Pour finir, c’est Margot Delacroix, ex-pâtissière chez David Toutain, qui nous apporte deux desserts. Le premier : pamplemousse, gin en granité et genièvre où toutes les textures sont explorées (naturel, sorbet, gelée, granité) pour un résultat tout en fraîcheur, suivi d’une partition chocolatée contrastée d’un inattendu panais en mousse et en tuile dont le goût terreux marche du tonnerre avec la cabosse.
Dans la salle ?
Dessinée par Arnaud Behzadi (Château de Fonscolombe, Hôtel Grand Powers, Hôtel du Rond-Point des Champs-Elysées), le restaurant se partage en plusieurs ambiances : deux tables d'hôtes font face à la cuisine ouverte et à la devanture en pierre brut du Maroc, six autres tables de deux convives sont dans la seconde salle, plaquée de panneaux de platane et chic comme les salons d’un paquebot vintage. Une dernière table pour quatre est dans une alcôve. Le minéral, le bois et les tissus chauds jouent une partition moderne et minimale, qui laisse toute sa place à la cuisine de Mallory Gabsi.
Le service ?
Jeune et expérimenté, qui sait s’adapter à son public, du groupe de jeunes admirateurs du chef dans la vingtaine aux fins gourmets connaisseurs des tables de l’Ouest parisien.
Les plats à goûter ?
L’anguille au vert, le bœuf Waguy et langoustine, le dessert chocolat et panais. Ceci dit, une fois le menu choisi, les plats ne sont pas laissés à la discrétion du client, et le menu change toutes les 6 ou 7 semaines.
Les prix ?
- 55€ pour le menu déjeuner en 3 séquences ;
- 69€ pour 4 services
- 110€ pour 6 services (accord mets et vins à 60€).

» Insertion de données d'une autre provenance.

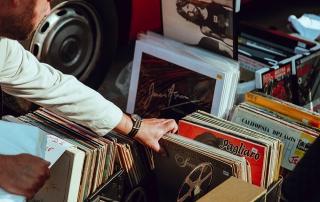 Vinyl_ClemOnojeghuo_RGB
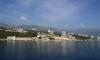 В Ялте закрыли пляж из-за обнаружения в море боеприпаса времен ВОВ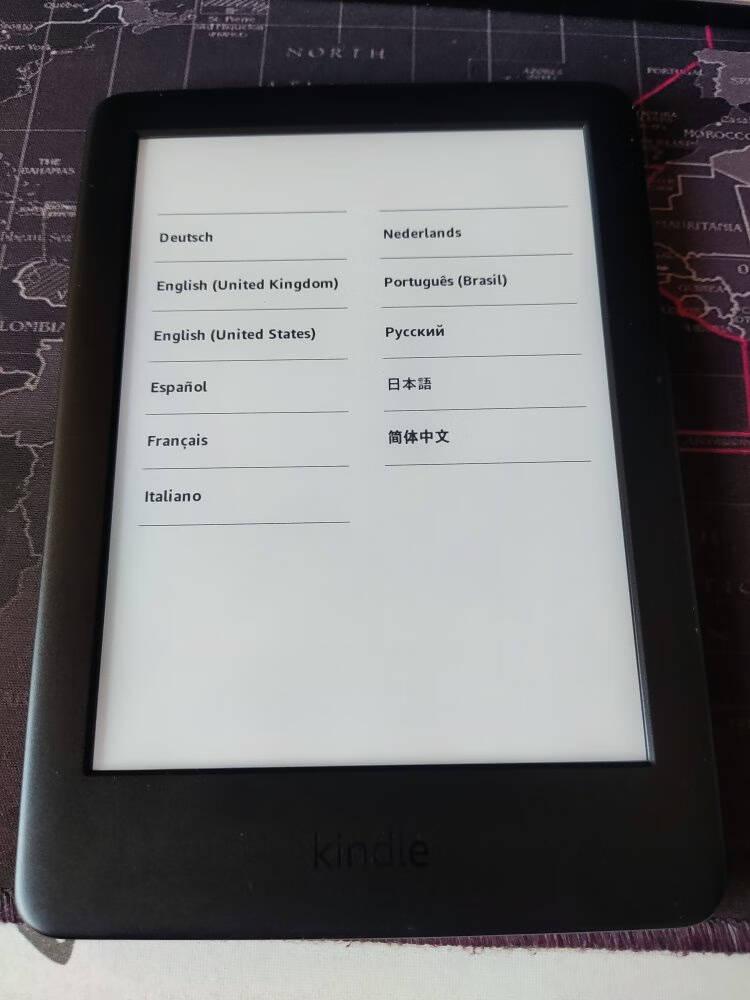 kindlepaperwhite4电子阅读器电纸书墨水屏墨黑色6英寸WiFi8G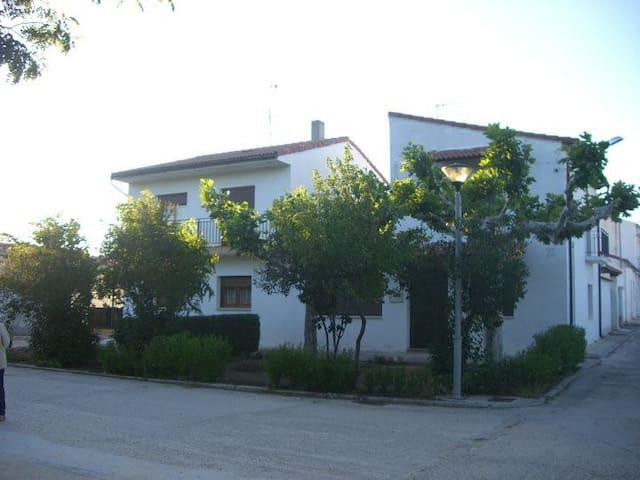 HABITACIONES EN SAN BERNARDO (VALLADOLID) - 바야돌리드(Valladolid) - 게스트하우스
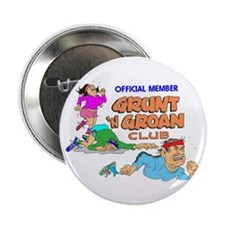 Grunt 'N Groan Club Button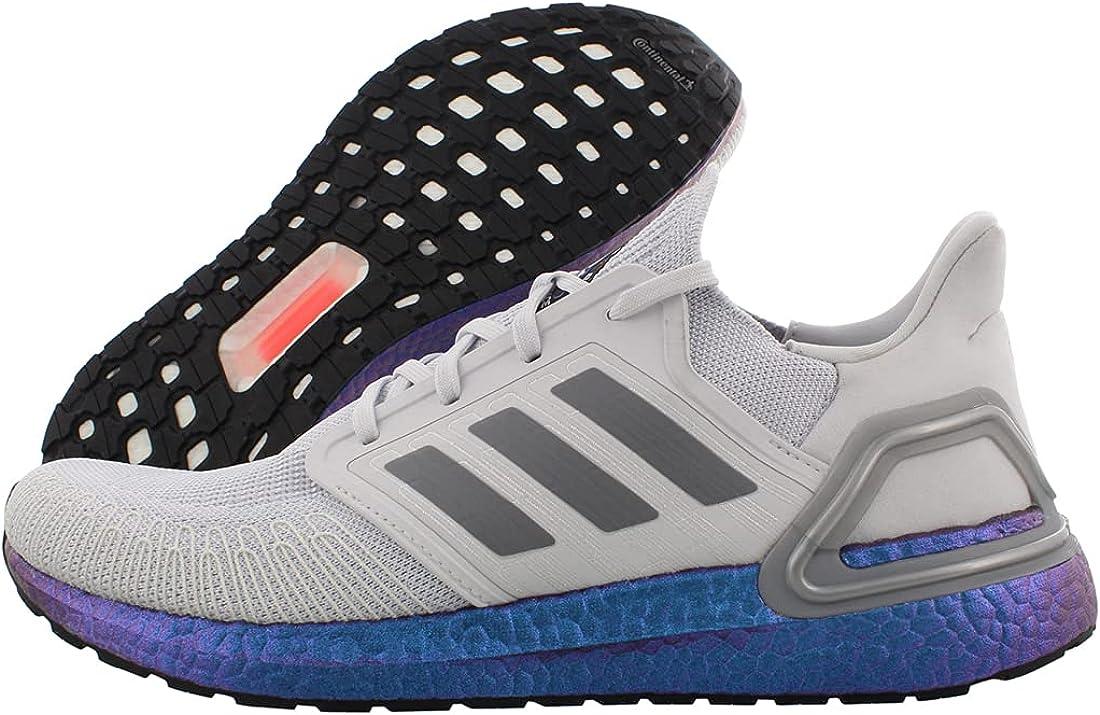 adidas Finally popular brand Men's Ranking TOP16 Ultraboost Sneaker 20
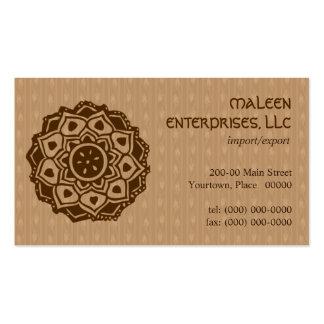Mehndi Ornamental Business Cards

Notre avis en un clin d’œil
Pari réussi pour Mallory Gabsi ! Plébiscité par ses fans (merci Top Chef), son premier restaurant aux ambitions gastronomiques ne désemplit pas. Un succès public toutefois amplement mérité tant l'expérience, déjà très aboutie après seulement quelques semaines d'existence, se révèle être à la hauteur des espérances. Haut niveau de cuisine et élégance du décor placent la table du jeune Belge parmi les toutes meilleures du quartier de l'Étoile. Étoile, Michelin cette fois, dont l'adresse devrait en toute logique être récompensée dans la prochaine édition du Guide Rouge.
Note de la rédaction : 9/10*
* La note reflète l'intégralité de l'expérience (assiette, cadre, atmosphère, service, rapport qualité-prix...) et est relative au positionnement de l'établissement (un excellent bistrot peut se voir attribuer la note de 10/10). Les tables recueillant des notes égales ou inférieures à 5/10 ne font pas l'objet de chroniques.